SonyBMG Music has licensed over 250,000 tracks from its catalog to the UK-based website we7.com for its new service, which launched into beta yesterday. The service offers free on-demand streaming and downloading with prepended advertising. Record companies share in revenue from the few-second-long ads that play before the actual tracks. Users can convert ad-prepended MP3 downloads to ad-free files after 28 days. Ad-free tracks are also available for sale for GBP 0.70 (USD 1.38) apiece.
This site goes a significant step further than imeem in making major-label music available at no charge to users and taking the majors further into ad-supported territory. It should go without saying that the MP3 downloads are DRM-free.

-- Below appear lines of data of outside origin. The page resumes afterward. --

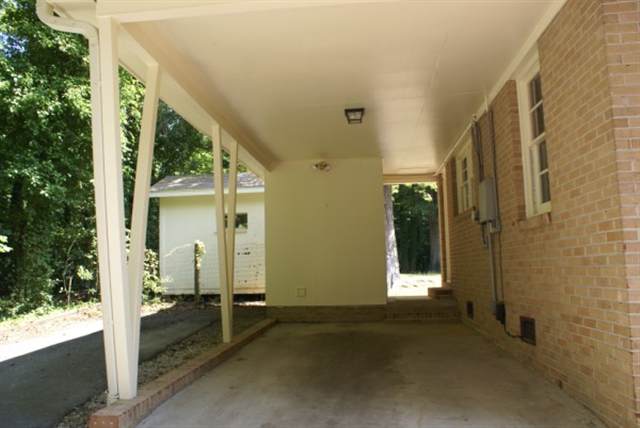 226 South Wingate Road Greenville, SC 29605 - Photo 14 of 14 Gallery Image 14
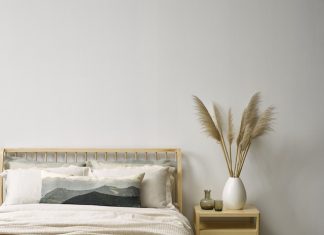 Thread Design | New Collections Inspired by the Beautiful NZ Landscape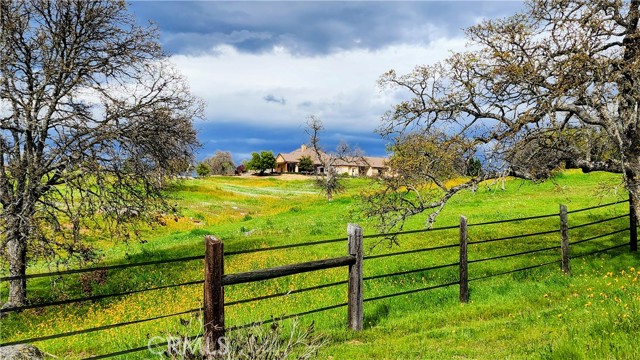 34310 Barn Owl Road, Raymond CA: https://media.crmls.org/medias/d238a6dd-dff5-41d9-84b0-4a187c0e8643.jpg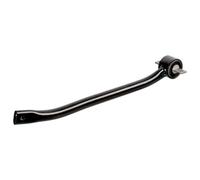 Bras de suspension FEBI BILSTEIN 170521 essieu arrière, droite, arrière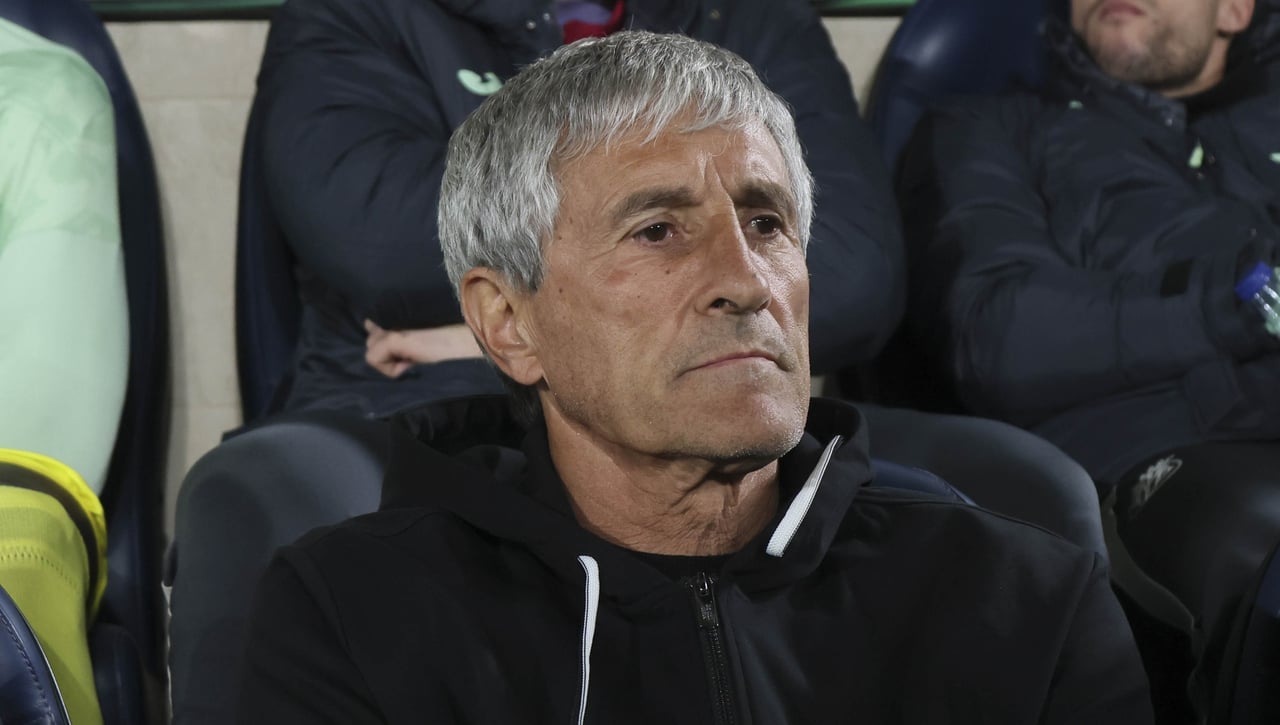 El Villarreal recupera efectivos de cara al inicio de LaLiga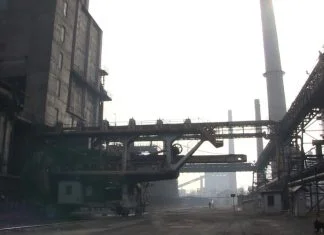 Koksara u Lukavcu pred gašenjem, sudbina 500 porodica neizvjesna Koksara Lukavac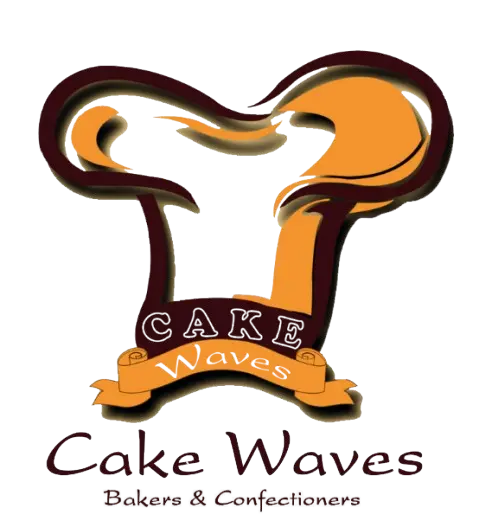 Cake Waves - Client Partner of Shine Aspire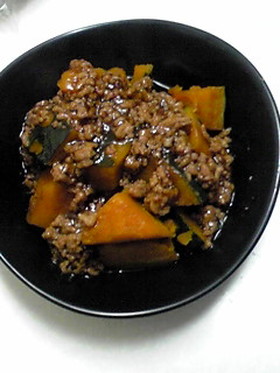 南京とひき肉がヤバイYO!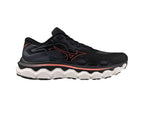 Mizuno Wave Horizon 7 Womens Wide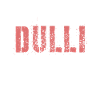 Dulli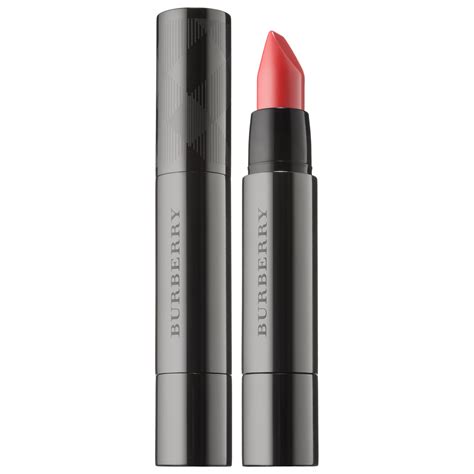 burberry kisses lipstick 49|burberry full kisses lipstick.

We7 effectively gives away what subscription on-demand services like Rhapsody and Napster (which use DRM) charge monthly fees for. Furthermore, whereas those services shut off access to music after a month unless the user pays the next monthly fee, we7 enables the user to get the music without advertising.
We7 is essentially a preview of what MySpace is likely to offer when it launches MySpace Music later this year. As each such service launches -- and attempts to leapfrog its predecessors with more compelling features -- consumers will get more rights to music without paying, and music companies will be placing more and more emphasis on indirect revenue models.
At the same time, it would be overstating matters to suggest that we7 is currently much of a threat to Rhapsody (or even eMusic). Even setting aside the fact that content from only one of the majors is represented -- and not exactly "frontlist" catalog at that -- the site has several limitations. It's not possible to download or stream an entire album at a time (individual tracks must be downloaded or added to online playlists); the search engine is virtually non-functional; and browsing is an exercise in futility.
Still, every time a site launches that offers consumers more rights to music for less money, it raises the bar for other sites while lowering the money bar for consumers. Record companies will have a tough time managing their relationships with the proliferation of new sites that attempt to capture the fickle online audience without letting the latter bar slip too low.